Я пожал плечами, потому что на этот вопрос, вероятно, нет ответа.
— Тысячи четыре? Или больше, если созовет фирд.
— Больше, — вставил Эгиль. — Он может привести пять тысяч воинов даже без фирда.
— Согласен, — сказал Анлаф. — Он оставил тысячу в Честере и Меймкестере, — он старательно произносил непривычные названия, — и на Мерзе у него есть флот. Поэтому, думаю, Константин и отправил туда свои корабли. Он ждал вторжения в Камбрию.
— А вместо этого Этельстан вторгся на востоке.
— И что теперь будет?
Бледные глаза вглядывались в мои.
— Кто знает, король?
Он коротко кивнул.
— Предположим, Константин выживет. Что тогда?
— Скотты горды, — сказал я, — и жестоки. Они захотят отомстить.
— Этельстан хочет править скоттами?
Я обдумал вопрос и покачал головой.
— Он требует Нортумбрию и хочет, чтобы скотты покинули Камбрию, вот и всё.
Анлаф нахмурился, размышляя.
— Константин не будет сейчас сражаться, если Этельстан не совершит серьезную ошибку. Он уйдет в холмы. Примет свое наказание. Конечно, будут стычки, погибнут люди, но Константин станет выжидать. Если Этельстан пойдет за ним в холмы, он окажется на неудобьях, в окружении врагов и без еды, так что ему придется убраться. И тогда Константин поведет армию в земли Этельстана, и это, — он помолчал, глядя мне в глаза, — станет концом Инглаланда.
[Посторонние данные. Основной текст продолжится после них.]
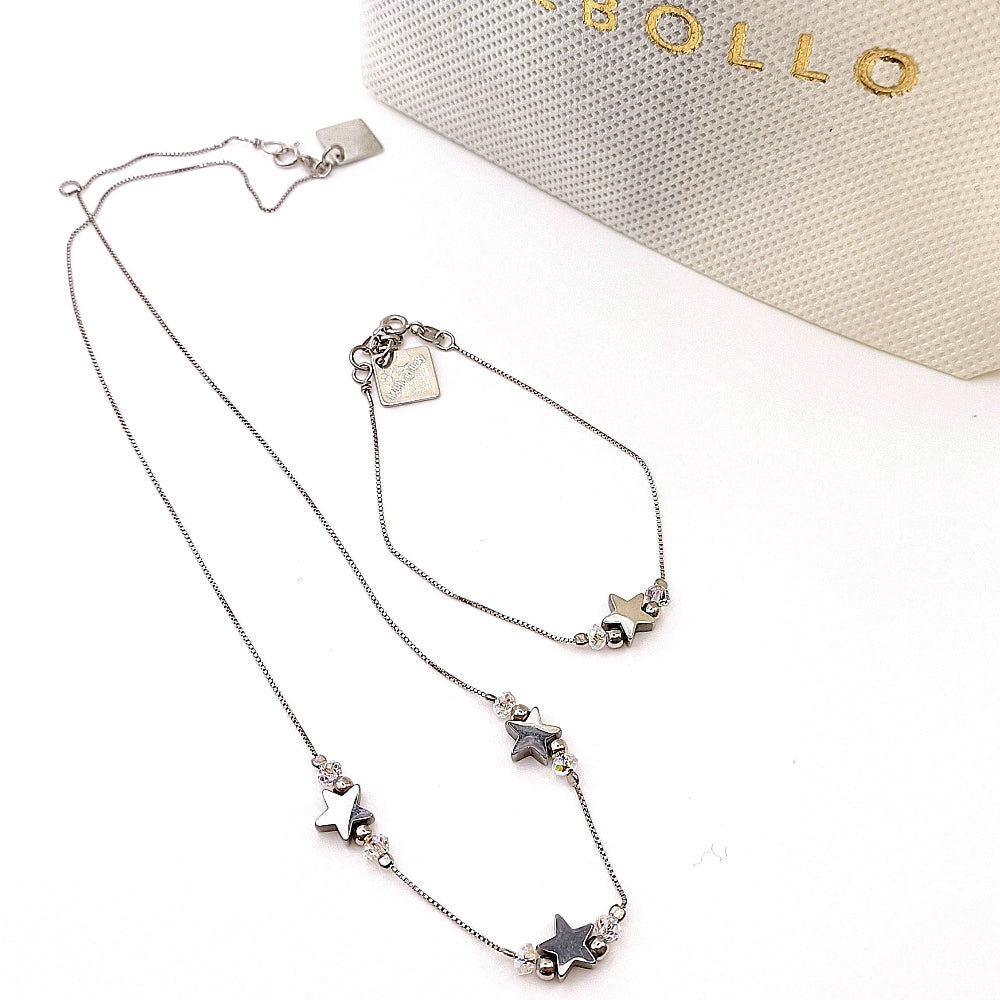 collana e bracciale argento con stelle e cristalli Swarovski Elements - ungioielloperte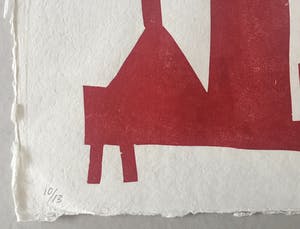 Klaas Gubbels - houtdruk 'Rood stilleven ’ - 2016 - oplage 13 kopen? Bied vanaf 265!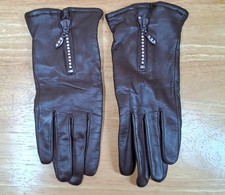 Pair of  Dents vintage ladies gloves.  Thin brown leather diamante zip details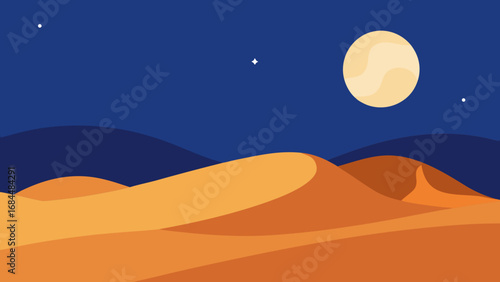 Explore Stark Moonlit Desert Eerie Nature Vector Landscape Illustration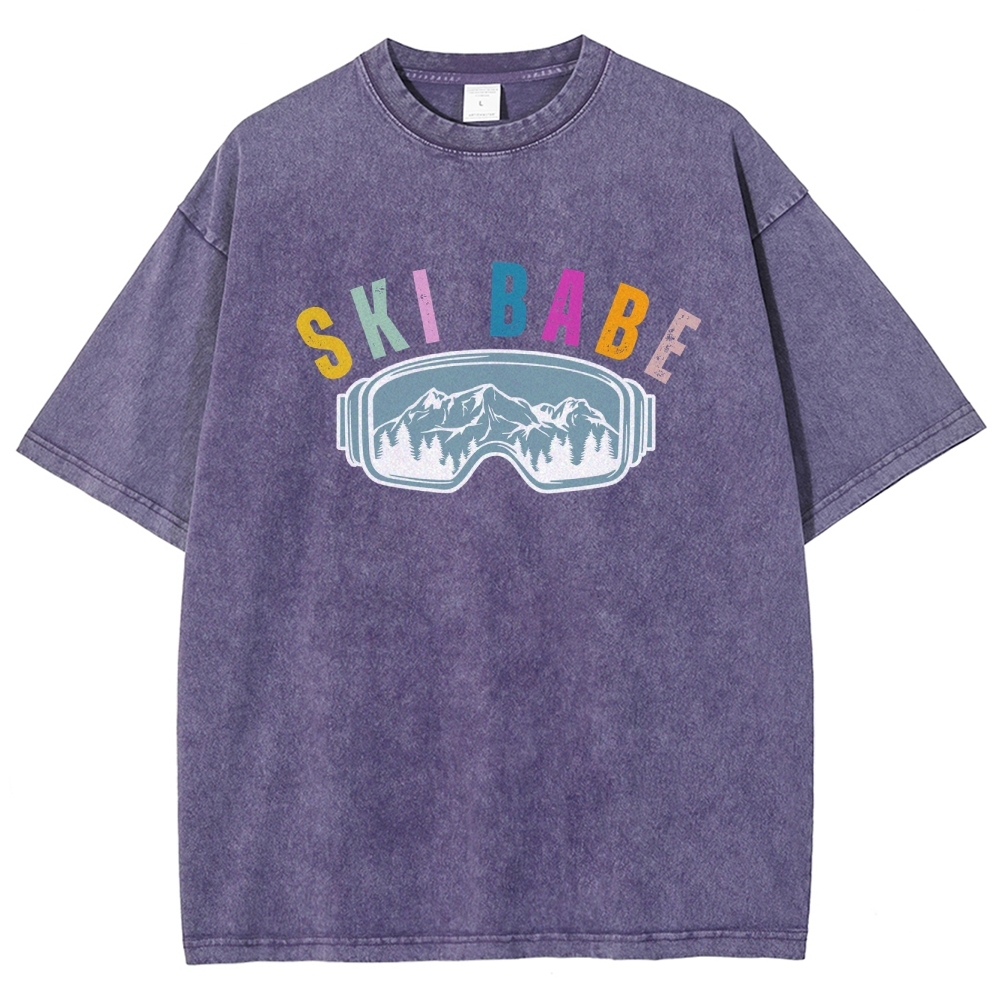 Ski Unisex Fit Washed T-Shirt-moweekender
— Может быть, — с сомнением произнес я, — но Этельстан всегда может собрать больше воинов, чем Константин.
— В самом деле? — Анлаф замолчал, и когда я не ответил, он едва заметно улыбнулся. — Константин хочет нечто большее, чем Камбрия, — спокойно сказал он. — Он хочет разрушить могущество саксов и будет рад союзникам.
— Норвежцам, — без выражения сказал я.
— Норвежцам, данам, язычникам. Нам. Подумай об этом, лорд Утред! Этельстан ненавидит язычников, хочет уничтожить их и изгнать из своей земли. Но Константин более проницательный. Он знает нашу мощь, и она нужна ему. Ему нужны щиты, мечи и копья, и он готов платить за них землей саксов. Один король презирает нас, другой принимает с радостью, так за кого станут сражаться северяне?